WORK REQUEST -
The listing below must be returned in full and unchanged, without the images it carries.

DATA SEGMENT -
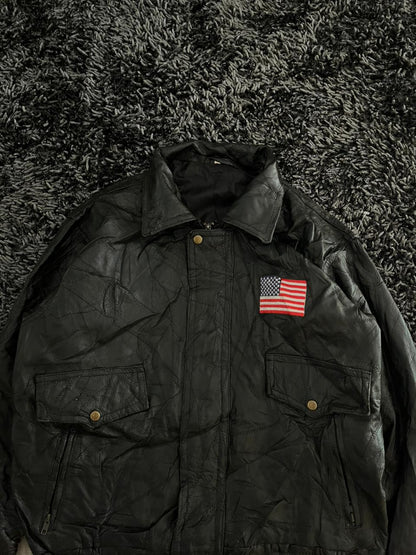 God Bless America |Leather jacket | Winterwear|Streetwear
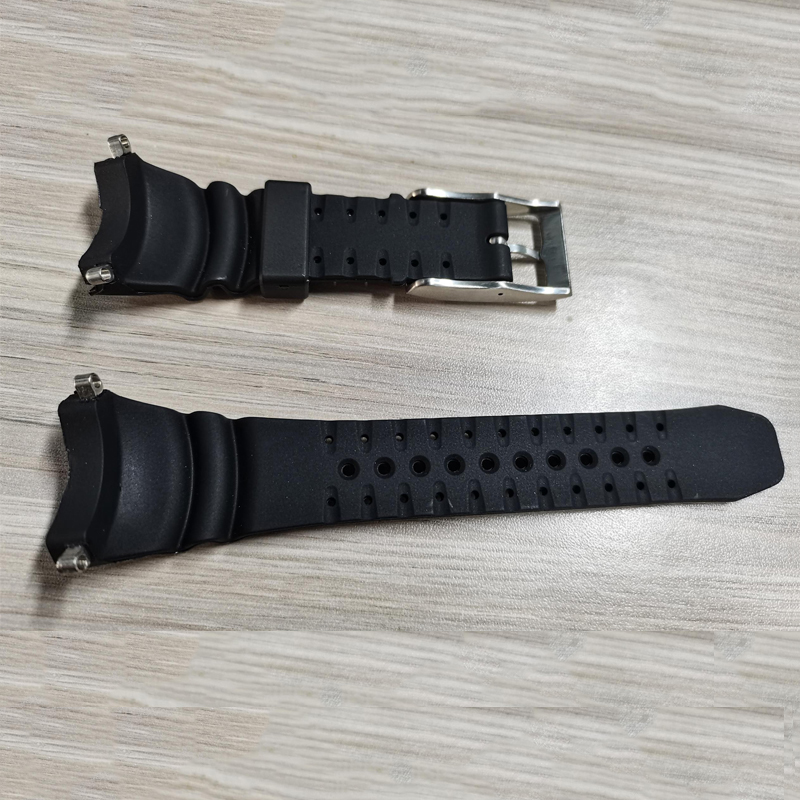 Breathable Black Rubber Watchb - Citizen Watch Promaster ulasan dan harga
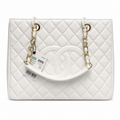 Chanel Classic Quilted Flap Bag | CC Turn-Lock Leather Chain Strap — 24x33cm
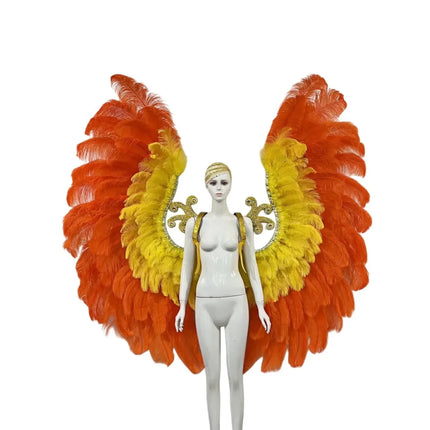 The Stardust Phoenix Wings – Deluxe Feathered Samba Backpiece & Stage Wings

SOLUTION FOR THIS PROBLEM -
 God Bless America |Leather jacket | Winterwear|Streetwear
 Breathable Black Rubber Watchb - Citizen Watch Promaster ulasan dan harga
 Chanel Classic Quilted Flap Bag | CC Turn-Lock Leather Chain Strap — 24x33cm
 The Stardust Phoenix Wings – Deluxe Feathered Samba Backpiece & Stage Wings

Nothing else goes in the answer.